April 11, 2011 by · Leave a Comment
Filed under: Adam Lent 

So the IMF now agrees with practically everybody else that growth in the UK is going to look much more sluggish this year than expected. Cue a round of political ping-pong between the parties and yet more debate about whether the cuts are good or bad for the economy.

Leaving aside the confusing irony that everyone is arguing about forecasts as though they are facts when those forecasts are merely revisions of previous forecasts that turned out to be wrong (maybe), there could be a deeper problem here.

It’s a problem highlighted by the law firm DLA Piper that has just published the first of three reports on how “traditional business models” are being challenged by the online world.  The report shows straightforwardly how the internet is making factors such as business size less relevant and product authenticity more so.

Admittedly, this is only the first offering but I hope the next two reports are able to communicate more clearly quite how significant the changes are. For as Matthew Lockwood and I explored in a recent pamphlet, the rise of Web 2.0 does not merely demand new business strategies but will ultimately demand a totally new way of doing business.  And the core of that shift is to recognise that the once firm dividing line between producer and consumer has broken down. Consumers increasingly expect and have the resources and skills to design, shape, manipulate and even sell the products and services they purchase.

This matters enormously to the future growth of the UK economy.  The major technological transformations that capitalism has experienced since the mid-eighteenth century – such as  the growth of railways and canals, the use of electricity, the rise of mass production – have tended to focus on manufacturing.  Web 2.0 is the first general purpose technological transformation that is revolutionising the service sector and this is of course where the great bulk of the UK’s GDP growth comes from.

Unfortunately, our record on dealing with previous technological transformations is not strong: the UK never became a very good mass producer in the first half of the 20th century, nor did it do very well in adopting flexible production techniques in the second half – perhaps the major reason why we became so dependent on the service sector.  If we miss this boat, however, there really isn’t another sector to turn to.

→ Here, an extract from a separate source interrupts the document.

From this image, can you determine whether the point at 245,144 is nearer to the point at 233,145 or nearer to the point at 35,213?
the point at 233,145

Which brings us back to the current rather short-term debate about growth.  Of course, it is vital that we have the right policies to boost our growth rate over the next year or two but it will in the end be for nothing if we haven’t identified the right public policy framework and business practices to sustain growth in the next decade or two.  With the development of our new strand of work on enterprise and innovation , I hope the RSA can do its bit to identify and promote these new policies and practices.  In the meantime, a debate from our political leaders that looks beyond the next twelve months whenever these forecasts hit the headlines might be a start.